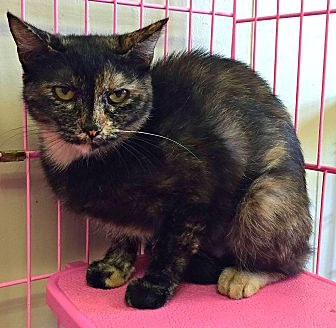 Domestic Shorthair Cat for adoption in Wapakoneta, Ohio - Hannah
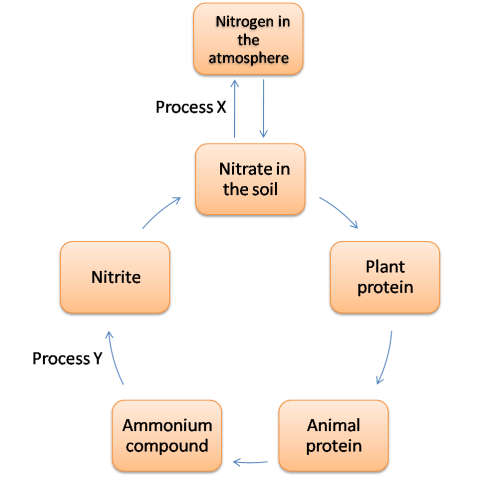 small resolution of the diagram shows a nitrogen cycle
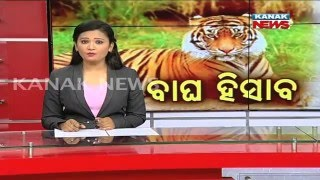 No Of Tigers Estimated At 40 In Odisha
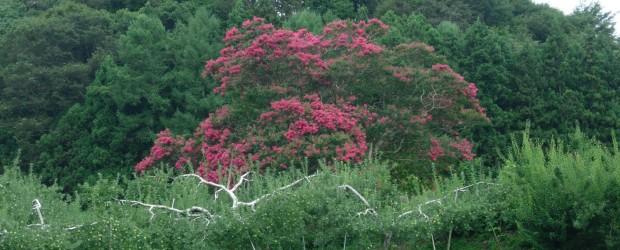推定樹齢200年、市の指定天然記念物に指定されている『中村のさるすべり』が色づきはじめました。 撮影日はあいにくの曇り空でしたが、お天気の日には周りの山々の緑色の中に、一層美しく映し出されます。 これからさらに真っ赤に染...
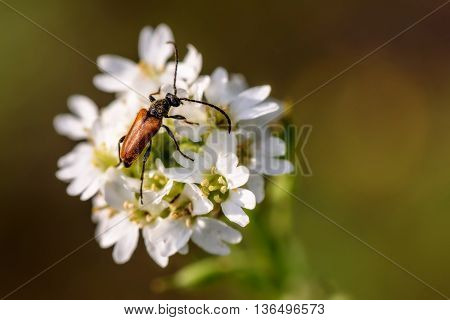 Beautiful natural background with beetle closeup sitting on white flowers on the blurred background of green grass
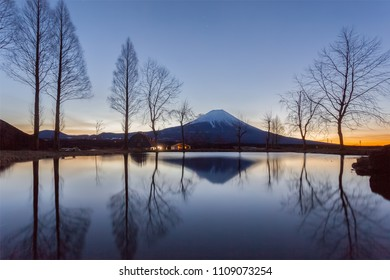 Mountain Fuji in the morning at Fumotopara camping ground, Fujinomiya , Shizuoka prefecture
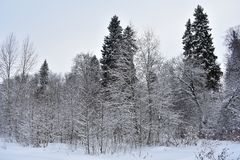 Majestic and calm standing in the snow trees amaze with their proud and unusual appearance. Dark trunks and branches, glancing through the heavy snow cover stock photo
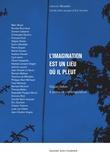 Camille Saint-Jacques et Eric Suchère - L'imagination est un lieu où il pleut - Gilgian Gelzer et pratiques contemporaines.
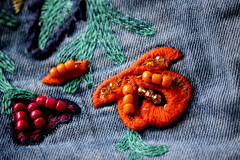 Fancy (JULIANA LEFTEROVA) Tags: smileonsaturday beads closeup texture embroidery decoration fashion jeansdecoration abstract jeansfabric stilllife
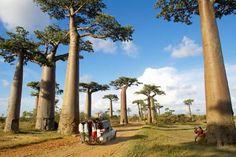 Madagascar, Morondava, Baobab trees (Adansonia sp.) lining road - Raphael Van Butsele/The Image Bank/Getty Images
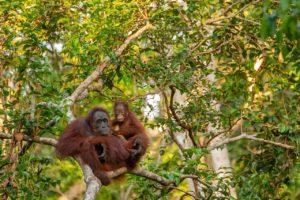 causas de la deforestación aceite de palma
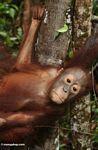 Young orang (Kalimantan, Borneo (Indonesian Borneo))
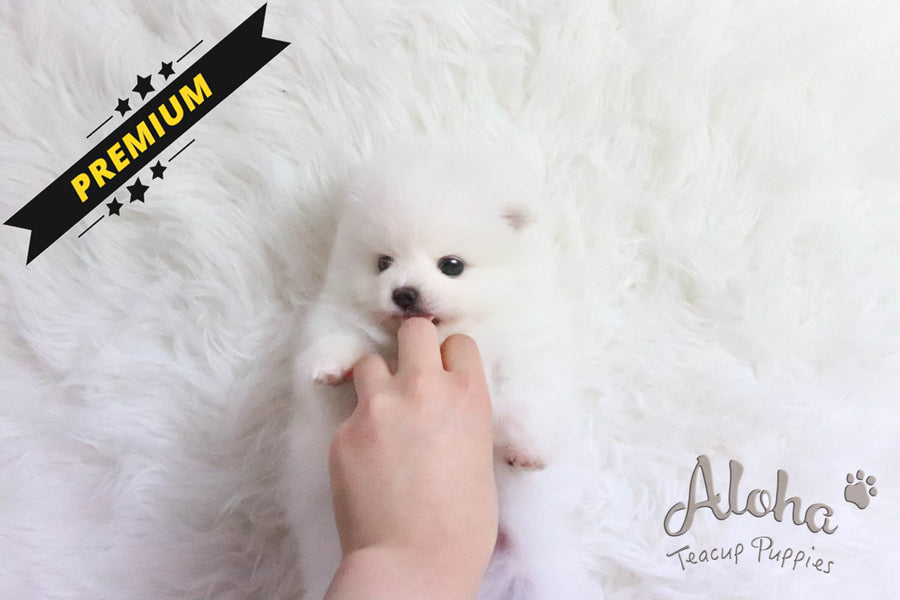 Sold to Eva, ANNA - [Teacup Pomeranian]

◆ ◆ ◆

* _Directions for this task_
From the line that contains "Madagascar, Morondava, Baobab" to the last line of the records above, copy each line exactly, both ends included, and leave the pictures out.

* _Solution to the exercise_
 Madagascar, Morondava, Baobab trees (Adansonia sp.) lining road - Raphael Van Butsele/The Image Bank/Getty Images
 causas de la deforestación aceite de palma
 Young orang (Kalimantan, Borneo (Indonesian Borneo))
 Sold to Eva, ANNA - [Teacup Pomeranian]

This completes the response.